An optimal redistribution plan considering aftermath disruption in disaster management

  • Deepshikha Sarma
  • Amrit DasEmail author
  • Uttam Kumar Bera


Unpredictable occurrence of any disaster emerges immeasurable demand in an affected society. Importance of immediate response in the aftermath of disaster is a crucial part of humanitarian logistic. Resource redistribution among the affected areas makes the optimal allocation in this chaotic situation. The research work has introduced a transportation plan considering the redistribution of resources from those areas which has already acquired relief and restored the normal condition to those areas still not being recovered from the effect of calamities. This research plan is developed to minimize the total cost of the relief operation as well as optimal allocation of the resources. The optimal allocation amidst the disruption of some resource storing points in the aftermath attack of disaster is also one of the key factors of the research. This research work has a great impact for decision-maker to derive an appropriate decision-making in such an anarchic situation of critical humanitarian supply chain. Due to the complexity of disaster, the model is considered in mixed uncertain environment. A numerical study is also performed to show the smooth functioning of the mathematical model assuming the uncertainty by trapezoidal neutrosophic number.
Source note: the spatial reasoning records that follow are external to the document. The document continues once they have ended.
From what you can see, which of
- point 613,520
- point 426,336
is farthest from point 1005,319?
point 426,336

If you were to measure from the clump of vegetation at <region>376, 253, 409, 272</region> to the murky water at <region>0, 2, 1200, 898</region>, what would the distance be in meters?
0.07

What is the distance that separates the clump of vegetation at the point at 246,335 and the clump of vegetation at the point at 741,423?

Also, trapezoidal fuzzy number is implemented for uncertain parameters of the mathematical model and hereby compared with trapezoidal neutrosophic number.


Disaster management Solid transportation problem Trapezoidal fuzzy number Trapezoidal neutrosophic number Redistribution Disruption 


Compliance with ethical standards

Conflict of interest

The Authors declare that they have no funding agency and no conflict of interest.

Human and animal rights statement

The article does not contain any studies with animals performed by any of the authors.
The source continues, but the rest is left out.